April 19, 2013|By Rong-Gong Lin II
  • Thousands of bicyclists pedal up and down Spring Street in downtown Los Angeles during the 5th Annual CicLAvia on Oct. 7, 2012.
Thousands of bicyclists pedal up and down Spring Street in downtown Los… (Luis Sinco / Los Angeles…)

Los Angeles and Long Beach police are increasing patrols on some of Southern California’s largest events this weekend, like the CicLAvia biking event and the Toyota Grand Prix of Long Beach, as the region remains jittery from the Boston bombing attacks.

Officials said to expect more undercover officers and bomb sweeps.

"We're going to have plenty of security. ... There's no specific threat to the L.A. region. None. I would know," Los Angeles Mayor Antonio Villaraigosa told reporters Friday. "We're inviting people to come out. We're not going to let anyone change our life."

Long Beach police Chief Jim McDonnell said there will be increased uniformed and undercover police presence at the Toyota Grand Prix of Long Beach, which typically draws 170,000 spectators over three days.
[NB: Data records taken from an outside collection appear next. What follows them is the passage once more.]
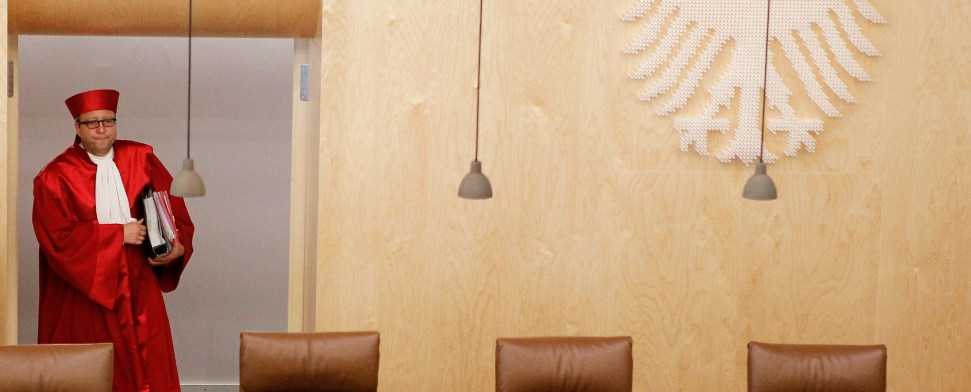 Deutschland: Anklage gegen mutmaßlichen PKK-Finanzchef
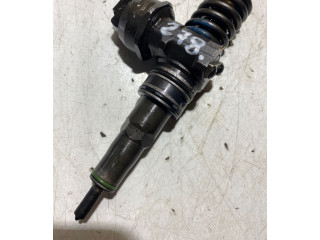 Форсунка 045130073T Skoda Fabia Mk1 (6Y)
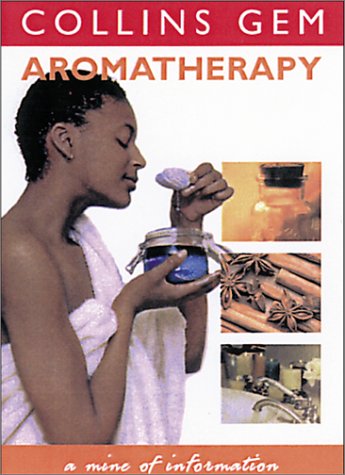 Aromatherapy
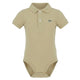 Body polo Lacoste Bébé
And Los Angeles Police Chief Charlie Beck said more police would be on hand for the Clippers playoff game Saturday and CicLAvia,  when 15 miles of L.A.'s roads shut down on Sunday from downtown to Venice Beach for bicyclists, skateboarders and walkers; last October, about 100,000 attended.

The police chiefs, however, urged the public to be ever-more vigilant about reporting suspicious behavior.
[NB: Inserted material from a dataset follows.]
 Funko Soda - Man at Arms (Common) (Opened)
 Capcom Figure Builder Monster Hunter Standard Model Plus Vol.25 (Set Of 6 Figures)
"This just reminds us how simple it is for a couple of individuals to commit an act of terrorism that affects the whole nation," Beck said. "In those large crowd situations, we can't be everywhere. We can't see everything. But the public does. And if you see something, you gotta say something. 1-877-A-THREAT."

Beck noted that in the Boston case, it was a member of the crowd that gave significant information that led to the identification of the suspects.

McDonnell also urged the public to contact the police if they see hints that a person may be planning to take destructive, violent action. "Too often people think 'I don't want to bother the police.' That's what we're there for. We want to know ahead of time so we can prevent it."

Another large event occurring this weekend is the Los Angeles Times Festival of Books at USC, which could attract 150,000 people.